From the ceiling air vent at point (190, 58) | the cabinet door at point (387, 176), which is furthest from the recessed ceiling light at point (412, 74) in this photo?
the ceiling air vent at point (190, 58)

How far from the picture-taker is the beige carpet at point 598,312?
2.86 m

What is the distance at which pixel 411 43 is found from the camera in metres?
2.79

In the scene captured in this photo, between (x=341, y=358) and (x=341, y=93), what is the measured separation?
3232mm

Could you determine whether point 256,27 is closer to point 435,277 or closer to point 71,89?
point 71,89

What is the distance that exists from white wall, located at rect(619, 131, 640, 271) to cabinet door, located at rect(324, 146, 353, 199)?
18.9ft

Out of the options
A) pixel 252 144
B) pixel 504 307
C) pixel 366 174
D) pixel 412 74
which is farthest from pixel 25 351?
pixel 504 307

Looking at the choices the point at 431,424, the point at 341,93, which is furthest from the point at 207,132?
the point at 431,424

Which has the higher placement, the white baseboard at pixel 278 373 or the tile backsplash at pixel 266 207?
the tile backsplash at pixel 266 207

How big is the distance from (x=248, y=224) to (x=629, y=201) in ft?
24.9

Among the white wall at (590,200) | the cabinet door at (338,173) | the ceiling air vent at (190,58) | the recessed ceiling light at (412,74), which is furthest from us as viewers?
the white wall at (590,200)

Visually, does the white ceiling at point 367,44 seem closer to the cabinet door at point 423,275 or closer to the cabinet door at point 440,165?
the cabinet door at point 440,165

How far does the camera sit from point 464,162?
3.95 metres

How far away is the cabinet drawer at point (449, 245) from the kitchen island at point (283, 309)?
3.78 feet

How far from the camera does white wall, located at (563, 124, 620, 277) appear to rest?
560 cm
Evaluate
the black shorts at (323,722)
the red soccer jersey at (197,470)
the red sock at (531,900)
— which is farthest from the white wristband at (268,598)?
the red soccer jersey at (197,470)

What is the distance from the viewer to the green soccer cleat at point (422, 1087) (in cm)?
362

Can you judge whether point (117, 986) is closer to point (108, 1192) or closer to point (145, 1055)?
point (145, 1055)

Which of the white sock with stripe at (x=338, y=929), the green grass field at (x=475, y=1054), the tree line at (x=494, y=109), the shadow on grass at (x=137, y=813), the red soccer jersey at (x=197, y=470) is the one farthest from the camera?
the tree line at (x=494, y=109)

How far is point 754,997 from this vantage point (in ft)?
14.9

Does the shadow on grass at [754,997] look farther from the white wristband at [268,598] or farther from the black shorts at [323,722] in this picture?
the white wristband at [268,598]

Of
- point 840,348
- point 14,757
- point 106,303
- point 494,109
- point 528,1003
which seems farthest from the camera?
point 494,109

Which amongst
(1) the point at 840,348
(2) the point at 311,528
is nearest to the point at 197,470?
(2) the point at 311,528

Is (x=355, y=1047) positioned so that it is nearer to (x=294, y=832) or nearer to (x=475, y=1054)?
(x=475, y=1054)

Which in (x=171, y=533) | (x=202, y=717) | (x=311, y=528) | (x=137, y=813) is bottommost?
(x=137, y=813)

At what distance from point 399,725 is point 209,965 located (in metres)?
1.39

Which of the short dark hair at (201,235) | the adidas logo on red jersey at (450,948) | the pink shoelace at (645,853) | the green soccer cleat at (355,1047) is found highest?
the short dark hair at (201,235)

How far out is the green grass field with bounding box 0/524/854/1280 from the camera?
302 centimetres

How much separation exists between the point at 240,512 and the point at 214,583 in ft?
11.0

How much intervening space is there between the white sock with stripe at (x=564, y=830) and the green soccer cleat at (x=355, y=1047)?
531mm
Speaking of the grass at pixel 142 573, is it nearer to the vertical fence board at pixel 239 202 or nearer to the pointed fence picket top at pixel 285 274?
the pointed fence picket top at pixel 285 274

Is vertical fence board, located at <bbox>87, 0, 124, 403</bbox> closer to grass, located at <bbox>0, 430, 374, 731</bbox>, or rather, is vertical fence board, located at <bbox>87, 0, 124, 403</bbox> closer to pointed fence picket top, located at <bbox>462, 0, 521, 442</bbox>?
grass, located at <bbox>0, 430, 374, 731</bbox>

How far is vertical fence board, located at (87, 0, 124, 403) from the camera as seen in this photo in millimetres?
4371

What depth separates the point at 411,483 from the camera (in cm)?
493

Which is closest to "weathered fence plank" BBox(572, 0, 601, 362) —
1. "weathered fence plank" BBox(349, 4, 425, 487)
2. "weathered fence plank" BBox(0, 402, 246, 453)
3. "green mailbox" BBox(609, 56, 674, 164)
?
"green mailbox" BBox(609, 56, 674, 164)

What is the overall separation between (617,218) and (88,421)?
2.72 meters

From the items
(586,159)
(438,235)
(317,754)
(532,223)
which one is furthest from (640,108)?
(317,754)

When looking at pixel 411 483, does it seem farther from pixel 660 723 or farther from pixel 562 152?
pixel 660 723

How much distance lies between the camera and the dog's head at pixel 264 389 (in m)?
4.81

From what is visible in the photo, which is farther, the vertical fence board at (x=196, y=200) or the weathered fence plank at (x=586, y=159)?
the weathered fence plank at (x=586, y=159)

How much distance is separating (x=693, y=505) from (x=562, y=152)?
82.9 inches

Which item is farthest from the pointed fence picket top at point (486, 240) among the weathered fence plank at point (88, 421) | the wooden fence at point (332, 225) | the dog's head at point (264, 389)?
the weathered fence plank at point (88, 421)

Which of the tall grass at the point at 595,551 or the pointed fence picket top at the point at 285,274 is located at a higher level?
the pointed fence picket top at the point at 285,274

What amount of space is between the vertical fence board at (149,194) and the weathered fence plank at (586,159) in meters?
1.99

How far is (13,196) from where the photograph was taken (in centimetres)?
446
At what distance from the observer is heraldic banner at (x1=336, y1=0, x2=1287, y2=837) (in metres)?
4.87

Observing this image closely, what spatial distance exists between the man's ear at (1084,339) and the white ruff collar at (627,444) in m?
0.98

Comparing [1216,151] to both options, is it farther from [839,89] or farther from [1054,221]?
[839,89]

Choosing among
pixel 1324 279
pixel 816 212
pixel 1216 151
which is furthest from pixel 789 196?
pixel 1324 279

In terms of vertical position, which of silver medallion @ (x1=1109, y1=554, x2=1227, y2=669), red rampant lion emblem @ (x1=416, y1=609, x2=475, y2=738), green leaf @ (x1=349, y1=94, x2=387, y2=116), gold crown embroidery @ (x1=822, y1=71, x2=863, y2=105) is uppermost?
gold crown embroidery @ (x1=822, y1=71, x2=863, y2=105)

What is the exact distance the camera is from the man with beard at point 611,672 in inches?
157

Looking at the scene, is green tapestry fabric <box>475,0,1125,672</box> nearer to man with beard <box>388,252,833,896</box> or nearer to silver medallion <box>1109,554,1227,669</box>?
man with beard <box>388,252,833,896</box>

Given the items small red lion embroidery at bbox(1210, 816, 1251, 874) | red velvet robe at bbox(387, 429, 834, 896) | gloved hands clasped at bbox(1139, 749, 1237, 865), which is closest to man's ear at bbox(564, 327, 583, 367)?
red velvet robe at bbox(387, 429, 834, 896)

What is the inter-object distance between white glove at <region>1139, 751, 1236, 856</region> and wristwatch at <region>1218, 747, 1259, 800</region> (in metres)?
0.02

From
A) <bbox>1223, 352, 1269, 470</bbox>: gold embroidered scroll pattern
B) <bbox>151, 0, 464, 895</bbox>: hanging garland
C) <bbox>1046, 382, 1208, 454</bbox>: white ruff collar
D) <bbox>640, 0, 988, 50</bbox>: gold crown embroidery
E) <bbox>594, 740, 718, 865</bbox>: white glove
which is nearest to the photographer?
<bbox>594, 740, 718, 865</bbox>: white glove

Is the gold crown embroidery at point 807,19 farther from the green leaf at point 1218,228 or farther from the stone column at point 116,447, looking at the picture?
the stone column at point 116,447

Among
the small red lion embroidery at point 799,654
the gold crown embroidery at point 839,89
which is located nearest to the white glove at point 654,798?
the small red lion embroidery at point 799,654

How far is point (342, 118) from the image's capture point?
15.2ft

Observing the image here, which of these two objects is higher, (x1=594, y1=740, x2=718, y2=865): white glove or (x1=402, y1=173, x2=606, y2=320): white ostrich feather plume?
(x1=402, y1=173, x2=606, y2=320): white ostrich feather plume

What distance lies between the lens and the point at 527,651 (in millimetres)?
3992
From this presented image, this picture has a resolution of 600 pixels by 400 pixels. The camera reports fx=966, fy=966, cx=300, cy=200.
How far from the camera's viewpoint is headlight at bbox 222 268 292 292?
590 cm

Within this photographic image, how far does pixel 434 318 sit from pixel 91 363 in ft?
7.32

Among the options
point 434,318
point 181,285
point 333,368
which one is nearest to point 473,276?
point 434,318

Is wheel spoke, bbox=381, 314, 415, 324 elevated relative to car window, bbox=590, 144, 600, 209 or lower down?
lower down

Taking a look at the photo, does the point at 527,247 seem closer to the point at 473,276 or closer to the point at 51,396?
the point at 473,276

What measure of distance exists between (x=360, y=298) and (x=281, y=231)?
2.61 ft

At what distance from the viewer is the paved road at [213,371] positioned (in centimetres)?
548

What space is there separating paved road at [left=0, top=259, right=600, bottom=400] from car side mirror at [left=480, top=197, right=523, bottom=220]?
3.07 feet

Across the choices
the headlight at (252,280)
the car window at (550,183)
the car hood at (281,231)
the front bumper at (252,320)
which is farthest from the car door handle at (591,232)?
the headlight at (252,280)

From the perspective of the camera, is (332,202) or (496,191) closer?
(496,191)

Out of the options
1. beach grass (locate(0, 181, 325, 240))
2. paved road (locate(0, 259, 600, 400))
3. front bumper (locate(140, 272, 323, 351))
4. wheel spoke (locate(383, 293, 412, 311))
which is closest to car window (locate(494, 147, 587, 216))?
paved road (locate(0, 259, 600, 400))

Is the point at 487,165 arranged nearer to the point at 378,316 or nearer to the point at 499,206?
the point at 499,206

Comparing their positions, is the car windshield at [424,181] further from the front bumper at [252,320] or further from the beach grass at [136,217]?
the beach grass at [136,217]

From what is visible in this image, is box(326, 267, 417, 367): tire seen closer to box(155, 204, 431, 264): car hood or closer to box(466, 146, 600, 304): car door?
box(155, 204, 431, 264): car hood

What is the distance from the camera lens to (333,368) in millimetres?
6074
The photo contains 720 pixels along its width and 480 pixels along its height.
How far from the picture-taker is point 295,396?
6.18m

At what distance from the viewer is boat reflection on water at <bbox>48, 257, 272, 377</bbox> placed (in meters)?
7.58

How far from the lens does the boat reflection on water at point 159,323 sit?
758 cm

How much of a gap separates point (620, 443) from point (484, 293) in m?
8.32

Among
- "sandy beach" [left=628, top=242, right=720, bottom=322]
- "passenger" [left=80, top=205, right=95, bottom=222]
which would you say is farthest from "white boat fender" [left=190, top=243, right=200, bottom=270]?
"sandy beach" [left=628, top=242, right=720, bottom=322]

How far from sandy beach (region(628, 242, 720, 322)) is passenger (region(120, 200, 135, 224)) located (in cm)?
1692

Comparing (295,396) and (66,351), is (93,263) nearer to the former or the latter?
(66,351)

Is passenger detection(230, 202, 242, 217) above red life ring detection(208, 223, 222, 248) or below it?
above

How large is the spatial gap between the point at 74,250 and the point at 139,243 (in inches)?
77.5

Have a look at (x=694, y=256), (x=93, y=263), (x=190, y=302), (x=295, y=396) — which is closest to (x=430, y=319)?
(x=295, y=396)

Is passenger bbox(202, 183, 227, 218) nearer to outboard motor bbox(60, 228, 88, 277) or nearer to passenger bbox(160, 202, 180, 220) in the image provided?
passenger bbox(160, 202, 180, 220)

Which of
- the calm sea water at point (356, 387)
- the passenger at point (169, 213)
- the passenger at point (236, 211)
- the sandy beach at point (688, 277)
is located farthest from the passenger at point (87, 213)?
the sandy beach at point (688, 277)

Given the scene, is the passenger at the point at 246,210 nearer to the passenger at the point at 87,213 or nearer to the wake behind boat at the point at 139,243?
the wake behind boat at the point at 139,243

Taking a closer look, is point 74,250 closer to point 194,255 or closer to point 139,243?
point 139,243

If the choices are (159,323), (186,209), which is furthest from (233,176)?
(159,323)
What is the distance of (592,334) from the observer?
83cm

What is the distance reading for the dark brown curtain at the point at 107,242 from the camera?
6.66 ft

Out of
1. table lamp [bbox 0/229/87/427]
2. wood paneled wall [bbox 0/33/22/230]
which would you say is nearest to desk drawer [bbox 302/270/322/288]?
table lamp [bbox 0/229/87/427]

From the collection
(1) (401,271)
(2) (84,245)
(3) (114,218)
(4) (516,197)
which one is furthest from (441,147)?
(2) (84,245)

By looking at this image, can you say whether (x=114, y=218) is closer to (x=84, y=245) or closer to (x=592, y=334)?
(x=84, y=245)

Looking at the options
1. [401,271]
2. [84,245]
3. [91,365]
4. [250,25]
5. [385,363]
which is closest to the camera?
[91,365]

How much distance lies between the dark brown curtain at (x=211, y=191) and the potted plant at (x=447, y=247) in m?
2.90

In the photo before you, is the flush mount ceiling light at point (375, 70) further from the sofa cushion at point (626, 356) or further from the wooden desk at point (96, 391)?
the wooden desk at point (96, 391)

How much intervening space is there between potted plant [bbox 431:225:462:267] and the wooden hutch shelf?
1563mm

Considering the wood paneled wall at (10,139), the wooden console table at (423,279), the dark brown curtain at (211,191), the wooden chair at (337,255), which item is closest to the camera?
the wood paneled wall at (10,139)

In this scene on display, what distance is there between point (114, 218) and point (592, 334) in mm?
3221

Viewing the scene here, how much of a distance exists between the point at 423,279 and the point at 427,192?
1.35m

--------

*EXERCISE OBJECTIVE*.
The answer consists only of the lines from the one containing "From the collection" to the end of the records, each written out exactly.

*TASK ANSWER*.
From the collection
(1) (401,271)
(2) (84,245)
(3) (114,218)
(4) (516,197)
which one is furthest from (441,147)?
(2) (84,245)

By looking at this image, can you say whether (x=114, y=218) is closer to (x=84, y=245) or closer to (x=592, y=334)?
(x=84, y=245)

Looking at the options
1. [401,271]
2. [84,245]
3. [91,365]
4. [250,25]
5. [385,363]
which is closest to the camera?
[91,365]

How much distance lies between the dark brown curtain at (x=211, y=191) and the potted plant at (x=447, y=247) in m?
2.90

In the photo before you, is the flush mount ceiling light at point (375, 70) further from the sofa cushion at point (626, 356) or further from the wooden desk at point (96, 391)?
the wooden desk at point (96, 391)

How much intervening space is there between potted plant [bbox 431:225:462:267] and the wooden hutch shelf?
1563mm

Considering the wood paneled wall at (10,139), the wooden console table at (423,279), the dark brown curtain at (211,191), the wooden chair at (337,255), which item is closest to the camera?
the wood paneled wall at (10,139)

In this scene on display, what distance is there between point (114, 218) and point (592, 334) in mm?
3221

Viewing the scene here, how much of a distance exists between the point at 423,279 and the point at 427,192?
1.35m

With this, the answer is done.